Texto fornecido>
::::::::::

1.1.A… – …, pessoa colectiva n.º …, apresentou em 16/03/2015, pedido de pronúncia arbitral, no qual solicita a anulação dos actos de liquidação de imposto do selo praticados ao abrigo do regime transitório previsto no art. 6.º da  Lei n.º 55-A/2012, de 29 de Outubro e os respeitantes ao ano de 2012.

 

1.2.O Exmo. Senhor Presidente do Conselho Deontológico do Centro de Arbitragem Administrativa (CAAD), designou em 08/05/2015 como árbitro, Francisco Nicolau Domingos.

 

1.3.No dia 25/05/2015 ficou constituído o tribunal arbitral.

 

1.4.Cumprindo a estatuição do art. 17.º, n.º 1 do Decreto-Lei n.º 10/2011, de 20 de Janeiro (RJAT) foi a Requerida, em 26/05/2015 notificada para, querendo, apresentar resposta e solicitar a produção de prova adicional.

 

1.5.Em 24/06/2015 a Requerida apresentou a sua resposta e solicitou, perante a ausência de qualquer excepção que obstasse ao conhecimento do mérito, a dispensa da reunião a que alude o art. 18.º do RJAT, como a de apresentação de alegações.

 

1.6.O tribunal perante o pedido da Requerida de dispensa de realização da reunião prevista no art. 18.º do RJAT e de apresentação de alegações, em 10/08/2015, determinou que se notificasse o Requerente para dizer se pretendia a realização de tal reunião.

 

1.7.O Requerente em 13/08/2015 veio aos autos peticionar a dispensa da referida reunião.

 

1.8.O tribunal, no dia 29/09/2015 decidiu, nomeadamente, dispensar a realização da reunião a que o art. 18.º, n.º 1 do RJAT se refere, com fundamento no princípio da autonomia do tribunal arbitral na condução do processo e na determinação das regras a observar com vista à obtenção, em prazo razoável, de uma pronúncia de mérito sobre as pretensões formuladas, cfr. art. 16.º, al. c) do RJAT, determinou que as partes, querendo, apresentassem alegações escritas e agendou data para a prolação da decisão final.

 

1.9.O Requerente apresentou as suas alegações no dia 06/10/2015.

 

 

2.      SANEAMENTO

A cumulação de pedidos subjacente aos presentes autos é admissível, porquanto tem por objecto actos de liquidação do mesmo imposto, o do selo. Como também se verifica a identidade entre a matéria de facto e a procedência do pedido depende da interpretação dos mesmos princípios e regras de direito, cfr. art. 3.º, n.º 1 do RJAT.

::::::::::

Excerto de dados>

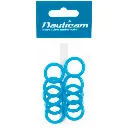 Nauticam_25519_1_1024x1024 (1).webp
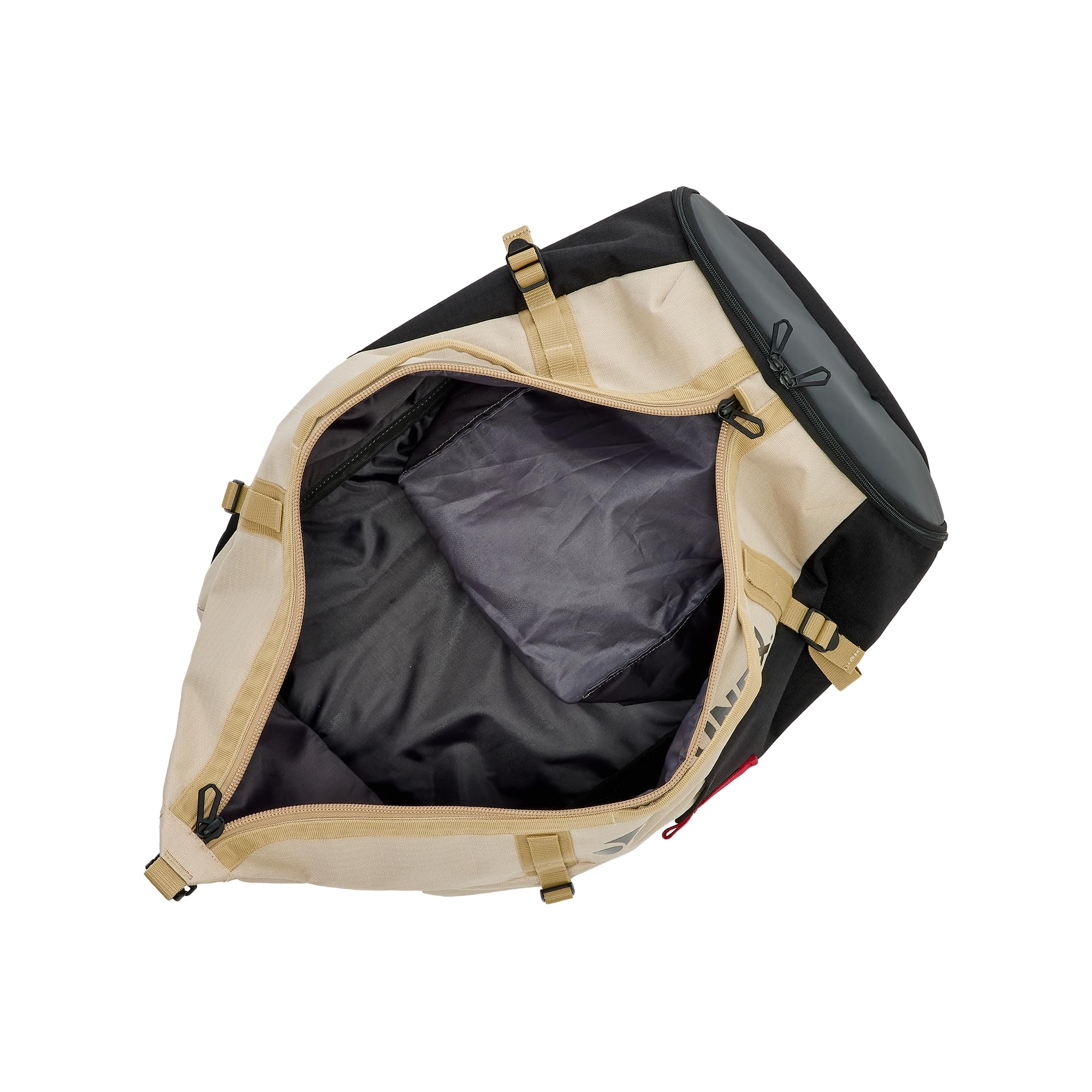 YONEX Gearlogic Rucksack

::::::::::

Exercício 1> De acordo com o texto fornecido, em que data ficou constituído o tribunal arbitral?
Exercício 2> Reproduza fielmente o trecho do texto fornecido que vai de "1.6.O tribunal perante" a "da referida reunião.".
O material apresentado não tem qualquer papel nesta atividade.

Resolução 1> No dia 25/05/2015.

Resolução 2>
1.6.O tribunal perante o pedido da Requerida de dispensa de realização da reunião prevista no art. 18.º do RJAT e de apresentação de alegações, em 10/08/2015, determinou que se notificasse o Requerente para dizer se pretendia a realização de tal reunião.

 

1.7.O Requerente em 13/08/2015 veio aos autos peticionar a dispensa da referida reunião.